## DOCUMENT
SQL

SQLFluff - Extensible and customizable SQL linter with support for multiple dialects, allowing for strict style enforcement
SQLLint (SQL-Lint) - Simple, fast, and open-source SQL linter that checks for common issues in SQL queries
SQLCheck - Focuses on detecting anti-patterns in SQL queries to optimize performance and maintainability
SQLint - Minimalist linter for SQL code, primarily for catching syntax errors in your queries
Popeye - A Kubernetes reporting tool that also helps analyze and lint database configurations
SonarQube with SQL Plugin - SonarQube supports SQL linting through its plugin system, helping enforce best practices and maintainability
ALE (Asynchronous Lint Engine) - A linter for many languages, including SQL, integrated into Vim/Neovim for real-time feedback
SQLcodegen - A tool that can help generate SQL code based on linting requirements and other features
TSQLlint - Microsoft SQL Server specific linting - used by Codacy, some quite good findings albeit false positives when applied to my Oracle scripts in my SQL-scripts repo

TODO

SQLMesh

SQL Basics

DDL - Data Definition Language

CREATE - create objects in the database eg. schemas / databases, tables within schemas, or indices on tables
ALTER - change objects in the database eg. schemas / databases, tables, or indexes
DROP- delete objects from the database eg. schemas / databases, tables or indexes
TRUNCATE - deletes all data from a table
COMMENT - adds comments to the data dictionary
RENAME - renames an object in the database eg. table

DML - Data Modification Language

SELECT - get rows from a table or view
INSERT - add new rows into a table
UPDATE - change rows in a table
DELETE - delete rows from a table
MERGE - perform an UPSERT operation (Insert or Update depending on whether a matching row already exists or not)

## SOURCE DATA
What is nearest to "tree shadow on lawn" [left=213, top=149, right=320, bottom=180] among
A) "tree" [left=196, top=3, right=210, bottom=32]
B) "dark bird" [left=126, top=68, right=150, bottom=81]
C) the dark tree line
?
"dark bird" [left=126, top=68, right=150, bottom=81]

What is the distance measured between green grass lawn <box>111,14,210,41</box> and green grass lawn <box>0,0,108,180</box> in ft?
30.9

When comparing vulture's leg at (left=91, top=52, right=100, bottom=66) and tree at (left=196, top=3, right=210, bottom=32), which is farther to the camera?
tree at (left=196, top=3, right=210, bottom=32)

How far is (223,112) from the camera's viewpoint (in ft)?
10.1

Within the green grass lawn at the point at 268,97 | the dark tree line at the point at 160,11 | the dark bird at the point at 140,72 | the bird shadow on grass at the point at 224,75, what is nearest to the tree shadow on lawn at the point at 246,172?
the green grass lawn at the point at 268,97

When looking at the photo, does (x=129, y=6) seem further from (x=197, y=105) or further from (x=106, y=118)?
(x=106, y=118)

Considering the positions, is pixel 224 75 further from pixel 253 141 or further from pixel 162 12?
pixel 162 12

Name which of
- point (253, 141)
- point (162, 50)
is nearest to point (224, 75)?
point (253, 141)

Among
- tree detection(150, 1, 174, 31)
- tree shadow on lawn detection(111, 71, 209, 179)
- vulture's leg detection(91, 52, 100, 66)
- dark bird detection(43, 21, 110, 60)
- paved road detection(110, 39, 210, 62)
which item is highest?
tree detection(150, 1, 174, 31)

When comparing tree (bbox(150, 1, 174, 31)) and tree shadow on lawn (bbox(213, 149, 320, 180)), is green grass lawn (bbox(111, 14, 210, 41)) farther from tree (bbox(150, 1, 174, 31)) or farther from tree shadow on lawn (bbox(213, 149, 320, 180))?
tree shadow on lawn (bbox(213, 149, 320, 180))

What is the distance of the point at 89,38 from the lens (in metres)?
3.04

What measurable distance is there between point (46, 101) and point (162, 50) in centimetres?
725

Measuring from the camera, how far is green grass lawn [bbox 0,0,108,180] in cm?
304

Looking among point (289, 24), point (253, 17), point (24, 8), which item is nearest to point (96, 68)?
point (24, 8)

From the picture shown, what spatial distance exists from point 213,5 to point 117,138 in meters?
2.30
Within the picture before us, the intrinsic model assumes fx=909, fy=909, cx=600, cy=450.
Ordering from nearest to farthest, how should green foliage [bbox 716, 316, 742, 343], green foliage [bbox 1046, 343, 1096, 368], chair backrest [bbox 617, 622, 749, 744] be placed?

## WHAT TO DO
[1] Reproduce the SQL text in full, word for word.
[2] List every line of the records that contains the string "shadow", matching case exactly.

## RESPONSE LIST
[1]
SQL

SQLFluff - Extensible and customizable SQL linter with support for multiple dialects, allowing for strict style enforcement
SQLLint (SQL-Lint) - Simple, fast, and open-source SQL linter that checks for common issues in SQL queries
SQLCheck - Focuses on detecting anti-patterns in SQL queries to optimize performance and maintainability
SQLint - Minimalist linter for SQL code, primarily for catching syntax errors in your queries
Popeye - A Kubernetes reporting tool that also helps analyze and lint database configurations
SonarQube with SQL Plugin - SonarQube supports SQL linting through its plugin system, helping enforce best practices and maintainability
ALE (Asynchronous Lint Engine) - A linter for many languages, including SQL, integrated into Vim/Neovim for real-time feedback
SQLcodegen - A tool that can help generate SQL code based on linting requirements and other features
TSQLlint - Microsoft SQL Server specific linting - used by Codacy, some quite good findings albeit false positives when applied to my Oracle scripts in my SQL-scripts repo

TODO

SQLMesh

SQL Basics

DDL - Data Definition Language

CREATE - create objects in the database eg. schemas / databases, tables within schemas, or indices on tables
ALTER - change objects in the database eg. schemas / databases, tables, or indexes
DROP- delete objects from the database eg. schemas / databases, tables or indexes
TRUNCATE - deletes all data from a table
COMMENT - adds comments to the data dictionary
RENAME - renames an object in the database eg. table

DML - Data Modification Language

SELECT - get rows from a table or view
INSERT - add new rows into a table
UPDATE - change rows in a table
DELETE - delete rows from a table
MERGE - perform an UPSERT operation (Insert or Update depending on whether a matching row already exists or not)

[2]
What is nearest to "tree shadow on lawn" [left=213, top=149, right=320, bottom=180] among
Within the green grass lawn at the point at 268,97 | the dark tree line at the point at 160,11 | the dark bird at the point at 140,72 | the bird shadow on grass at the point at 224,75, what is nearest to the tree shadow on lawn at the point at 246,172?
- tree shadow on lawn detection(111, 71, 209, 179)
When comparing tree (bbox(150, 1, 174, 31)) and tree shadow on lawn (bbox(213, 149, 320, 180)), is green grass lawn (bbox(111, 14, 210, 41)) farther from tree (bbox(150, 1, 174, 31)) or farther from tree shadow on lawn (bbox(213, 149, 320, 180))?
tree shadow on lawn (bbox(213, 149, 320, 180))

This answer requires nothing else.